→ Problem requirements:
Resume the forum reply about the port of Apple's FFT, writing on from its last sentence.

→ Article:
- - - - -
Posted by
notzed on
Aug 30, 2010; 2:44pm
URL: https://forum.jogamp.org/port-of-apple-s-fft-tp1379040p1389039.html
On 30 August 2010 22:03, Michael Bien [via jogamp]
<
[hidden email]> wrote:
>
> On 08/30/2010 05:31 AM, notzed [via jogamp] wrote:
> patch is ok. I will try to make sure that you are listed as author in the
> commit message... should work somehow. Thats the main reason why we usually
> prefer to just pull form other git forks.
Well if it becomes a regular thing i'll look into it - if it's just
for kudos i don't care but if you want it for blame i guess that's
another matter. FWIW regarding the demo code, it is just using
arrays atm since that's what the fft uses and I haven't had time to
play with images yet (already midnight ... again).
- - - - -
→ Recorded data:
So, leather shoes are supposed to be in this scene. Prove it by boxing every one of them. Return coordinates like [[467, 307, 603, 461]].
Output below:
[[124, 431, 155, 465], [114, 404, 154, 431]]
- - - - -
→ The reply:
> BTW should put1drangekernel(kernel, 0, G, L);
> be the same as
> put2drangekernel(kernel, 0, 0, G, 1, L, 1);?
>
> i don't think so. 2d range methods pass 2 to the dimension param of
> 'clEnqueueNDRangeKernel' and the 1d counterpart passes 1. So both can not
> give the same result.
Hmm, I still don't see why not - If the dimension size is 1 wont it
just iterate over that dimension "from 0 to 0", which will just look
the same as a 1d call to the gpu code?
But regardless - it's the original C that does a 1d call:
err |= clEnqueueNDRangeKernel(queue, kernelInfo->kernel, 1, NULL,
&gWorkItems, &lWorkItems, 0, NULL, NULL);
Just to re-check that I didn't just make it up or make a mistake at
some ungodly hour of the morning I just checked again ...
this works no worries:
queue.put2DRangeKernel(kernelInfo.kernel, 0, 0, wd.gWorkItems, 1,
wd.lWorkItems, 1);
this definitely doesn't:
queue.put1DRangeKernel(kernelInfo.kernel, 0, wd.gWorkItems, wd.lWorkItems);
But I can't say why - the jocl source I have looks correct (although
the different copy2NIO() implementations look strange). Unless it was
something fixed a month or two ago (the version i'm actually using
isn't minty-fresh for various reasons, and my checkout is a few weeks
old at least).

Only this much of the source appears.